# Simpler times ... perhaps not ...



## michaelmaltby (Jan 2, 2019)

... but they aint't coming back in our speeded-up, shrinking, inter-connected world
Lost in the Fifties- Another Time, Another... - SafeShare.tv

Reactions: Bacon Bacon:
2 | Like Like:
2 | Like List reactions


----------



## mikewint (Jan 2, 2019)

Thank you sir.
Brings a lump to my throat and a tear to my eye. I remember it all...and Amos and Andy were darn funny

Reactions: Agree Agree:
1 | Like List reactions


----------



## ODonovan (Jan 3, 2019)

They got several of those wrong. I'm not telling which ones though. They left out a few REALLY big ones, too.  I never saw any of that stuff. I'm MUCH too young. I've never even HEARD of the 50s. What is it anyway, some kind of computer game? 



-Irish


----------



## parsifal (Jan 6, 2019)

Some say that western civilization has passed by its best years


----------



## michael rauls (Jan 6, 2019)

Things were alot simpler even just 30 years ago when I was a young man. Or 40 when I was a child. Man do I miss those times.

Reactions: Agree Agree:
2 | Like List reactions


----------



## Dimlee (Jan 9, 2019)

michael rauls said:


> Things were alot simpler even just 30 years ago when I was a young man. Or 40 when I was a child. Man do I miss those times.

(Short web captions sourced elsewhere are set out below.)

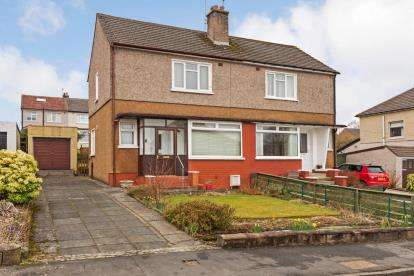2 Bedrooms Semi Detached House for sale in Lawers Drive, Bearsden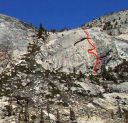 Harlequin Dome - No Rock Nazis 5.11c - Tuolumne Meadows, California USA. Click for details.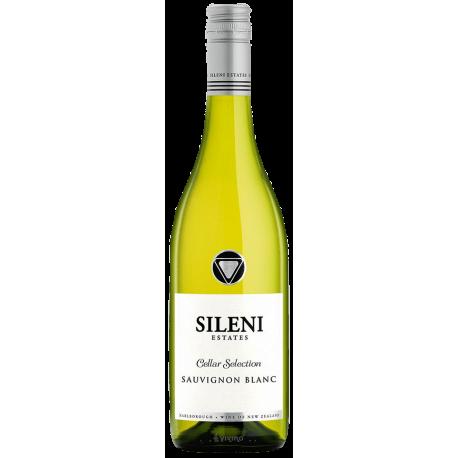 Sileni Sauvignon Blanc Marlborough 2018 750ml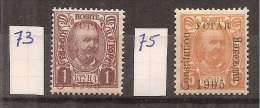 Montenegro   Y/T      73 + 75       (X) ) - Montenegro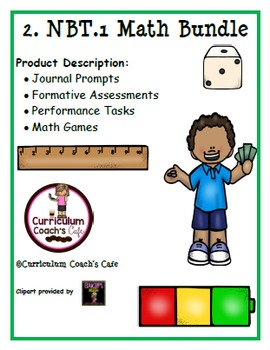 2.NBT.1 Common Core Aligned Math Bundle
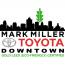 Mark Miller Toyota Logo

The grass was much greener. I swear.


----------



## mikewint (Jan 9, 2019)

Dimlee said:


> The grass was much greener. I swear.


I often wonder about that. My parents lived through WWII in which two uncles were killed at 18 and 19YO. Could not have been a fun time. In the 50s Dad was trying to make a living and playing in a band every weekend. Mom had an office Job and we lived with my Gparents. Gma had spinal cancer was in terrible pain living on morphine. I was 5 when she died. Not much fun yet. When I was 6 Mom and Dad finally managed to get a massive $10,500 loan to buy a house. It was out in BooFoo and the house had only electricity and water. Heat and cooking were via a cast iron fuel oil stove in the kitchen. Wonder if they were having fun? Me, I was happy a a pig in shit...woods, forest, streams, ponds, horses...which at 6YO was to young to have to do much work. Vacations were at a "resort" owned by a friend of Dads. A clap-board shack, bare single bulb lights hanging from the ceiling, no air, no heat, no toilet, and a two burner propane stand to cook on. Mom had Gma to help but Dad had to work. We took a greyhound to get to the nearest town and had to walk 10mi unless a kind soul gave us a ride (one car, Mom didn't drive). Wonder how much fun they were having...Me...I had everything, a row boat with a 2hp outboard, a fishing pole and all the worms I could dig.
I often wonder now how simple Mom and Dad thought life was...back then?

Reactions: Winner Winner:
1 | Like List reactions


----------



## michael rauls (Jan 9, 2019)

mikewint said:


> I often wonder about that. My parents lived through WWII in which two uncles were killed at 18 and 19YO. Could not have been a fun time. In the 50s Dad was trying to make a living and playing in a band every weekend. Mom had an office Job and we lived with my Gparents. Gma had spinal cancer was in terrible pain living on morphine. I was 5 when she died. Not much fun yet. When I was 6 Mom and Dad finally managed to get a massive $10,500 loan to buy a house. It was out in BooFoo and the house had only electricity and water. Heat and cooking were via a cast iron fuel oil stove in the kitchen. Wonder if they were having fun? Me, I was happy a a pig in shit...woods, forest, streams, ponds, horses...which at 6YO was to young to have to do much work. Vacations were at a "resort" owned by a friend of Dads. A clap-board shack, bare single bulb lights hanging from the ceiling, no air, no heat, no toilet, and a two burner propane stand to cook on. Mom had Gma to help but Dad had to work. We took a greyhound to get to the nearest town and had to walk 10mi unless a kind soul gave us a ride (one car, Mom didn't drive). Wonder how much fun they were having...Me...I had everything, a row boat with a 2hp outboard, a fishing pole and all the worms I could dig.
> I often wonder now how simple Mom and Dad thought life was...back then?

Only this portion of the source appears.